- _YOUR INSTRUCTIONS_: Extract each line of the records below that contains the word "level".

[Saved entries]
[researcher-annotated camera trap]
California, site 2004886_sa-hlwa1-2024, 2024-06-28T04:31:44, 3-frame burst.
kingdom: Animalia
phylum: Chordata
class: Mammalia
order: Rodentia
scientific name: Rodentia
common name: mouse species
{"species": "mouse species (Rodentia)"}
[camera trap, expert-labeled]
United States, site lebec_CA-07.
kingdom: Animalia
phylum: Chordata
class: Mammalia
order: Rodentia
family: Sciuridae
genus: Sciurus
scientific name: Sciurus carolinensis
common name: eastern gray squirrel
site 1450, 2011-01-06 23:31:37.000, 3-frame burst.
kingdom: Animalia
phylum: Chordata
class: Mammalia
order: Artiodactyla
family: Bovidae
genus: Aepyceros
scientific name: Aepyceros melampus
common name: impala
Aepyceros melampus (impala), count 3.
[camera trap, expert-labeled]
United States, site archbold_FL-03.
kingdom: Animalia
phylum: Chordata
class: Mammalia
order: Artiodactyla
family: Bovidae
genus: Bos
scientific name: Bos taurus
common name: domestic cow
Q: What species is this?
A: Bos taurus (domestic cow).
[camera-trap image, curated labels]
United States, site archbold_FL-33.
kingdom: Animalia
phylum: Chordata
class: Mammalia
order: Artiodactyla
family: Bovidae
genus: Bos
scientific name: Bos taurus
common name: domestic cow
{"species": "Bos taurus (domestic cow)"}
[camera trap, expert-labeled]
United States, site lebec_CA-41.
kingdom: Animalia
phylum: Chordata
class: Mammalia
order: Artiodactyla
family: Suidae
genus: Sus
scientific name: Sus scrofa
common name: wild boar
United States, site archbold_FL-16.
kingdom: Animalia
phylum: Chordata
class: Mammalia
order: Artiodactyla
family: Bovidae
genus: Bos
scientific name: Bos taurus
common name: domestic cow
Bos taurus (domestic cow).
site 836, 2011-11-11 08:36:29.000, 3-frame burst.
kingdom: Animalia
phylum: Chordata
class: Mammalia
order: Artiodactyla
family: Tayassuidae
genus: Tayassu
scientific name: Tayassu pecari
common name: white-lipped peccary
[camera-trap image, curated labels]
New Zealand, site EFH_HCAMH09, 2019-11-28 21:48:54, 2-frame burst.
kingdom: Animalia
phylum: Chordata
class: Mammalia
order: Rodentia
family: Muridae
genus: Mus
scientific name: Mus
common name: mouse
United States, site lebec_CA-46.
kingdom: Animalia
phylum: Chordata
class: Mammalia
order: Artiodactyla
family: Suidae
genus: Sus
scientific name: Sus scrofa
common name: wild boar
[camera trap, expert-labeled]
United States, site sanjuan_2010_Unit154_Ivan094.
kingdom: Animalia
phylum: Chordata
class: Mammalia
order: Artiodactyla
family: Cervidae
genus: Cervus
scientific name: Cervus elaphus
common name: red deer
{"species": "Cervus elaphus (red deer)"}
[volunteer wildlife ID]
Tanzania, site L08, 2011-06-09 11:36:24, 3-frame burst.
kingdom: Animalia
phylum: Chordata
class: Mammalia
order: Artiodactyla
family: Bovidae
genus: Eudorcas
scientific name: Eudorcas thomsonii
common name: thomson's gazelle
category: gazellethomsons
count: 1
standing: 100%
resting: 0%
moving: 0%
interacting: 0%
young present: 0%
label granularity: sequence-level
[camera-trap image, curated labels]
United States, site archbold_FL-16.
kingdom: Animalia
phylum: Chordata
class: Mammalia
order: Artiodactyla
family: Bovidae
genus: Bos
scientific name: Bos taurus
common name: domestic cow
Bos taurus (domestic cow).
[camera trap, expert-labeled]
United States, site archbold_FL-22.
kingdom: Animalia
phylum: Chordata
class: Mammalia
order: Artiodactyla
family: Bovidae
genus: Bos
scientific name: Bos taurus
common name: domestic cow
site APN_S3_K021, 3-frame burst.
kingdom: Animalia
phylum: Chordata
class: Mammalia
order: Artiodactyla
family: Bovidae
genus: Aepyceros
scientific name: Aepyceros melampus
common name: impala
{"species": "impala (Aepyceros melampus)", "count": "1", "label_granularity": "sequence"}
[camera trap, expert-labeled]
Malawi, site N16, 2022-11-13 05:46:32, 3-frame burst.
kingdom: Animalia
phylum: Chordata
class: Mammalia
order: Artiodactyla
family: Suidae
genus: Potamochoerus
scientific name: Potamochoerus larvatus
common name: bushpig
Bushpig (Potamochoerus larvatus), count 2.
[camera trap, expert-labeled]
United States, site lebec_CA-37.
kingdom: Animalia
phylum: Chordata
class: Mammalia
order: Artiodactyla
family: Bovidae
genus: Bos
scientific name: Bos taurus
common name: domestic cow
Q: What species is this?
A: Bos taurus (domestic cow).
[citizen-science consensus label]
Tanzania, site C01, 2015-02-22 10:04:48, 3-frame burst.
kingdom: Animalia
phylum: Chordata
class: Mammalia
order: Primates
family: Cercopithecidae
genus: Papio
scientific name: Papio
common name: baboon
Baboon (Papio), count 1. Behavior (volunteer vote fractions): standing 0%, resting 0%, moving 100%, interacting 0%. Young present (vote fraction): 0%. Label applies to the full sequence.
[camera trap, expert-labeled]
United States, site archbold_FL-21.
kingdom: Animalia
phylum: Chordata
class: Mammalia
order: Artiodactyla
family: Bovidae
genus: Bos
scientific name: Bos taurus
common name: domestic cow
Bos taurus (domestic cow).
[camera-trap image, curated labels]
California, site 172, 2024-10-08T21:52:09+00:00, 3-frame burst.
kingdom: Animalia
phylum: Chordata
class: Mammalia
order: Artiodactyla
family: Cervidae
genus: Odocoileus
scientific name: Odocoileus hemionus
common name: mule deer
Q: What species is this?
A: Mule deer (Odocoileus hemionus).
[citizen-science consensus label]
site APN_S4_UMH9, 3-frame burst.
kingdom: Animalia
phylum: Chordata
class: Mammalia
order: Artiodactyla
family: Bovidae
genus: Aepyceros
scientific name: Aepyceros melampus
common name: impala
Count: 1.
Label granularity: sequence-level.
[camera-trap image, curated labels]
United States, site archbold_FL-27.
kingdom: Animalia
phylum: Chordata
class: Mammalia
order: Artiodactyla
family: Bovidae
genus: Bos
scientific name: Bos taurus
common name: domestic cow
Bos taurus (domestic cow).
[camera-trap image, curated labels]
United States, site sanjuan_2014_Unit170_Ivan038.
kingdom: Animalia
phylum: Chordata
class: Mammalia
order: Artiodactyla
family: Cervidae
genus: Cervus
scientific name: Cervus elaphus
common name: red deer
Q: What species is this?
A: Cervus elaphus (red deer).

- _WORKED SOLUTION_:
label granularity: sequence-level
Label granularity: sequence-level.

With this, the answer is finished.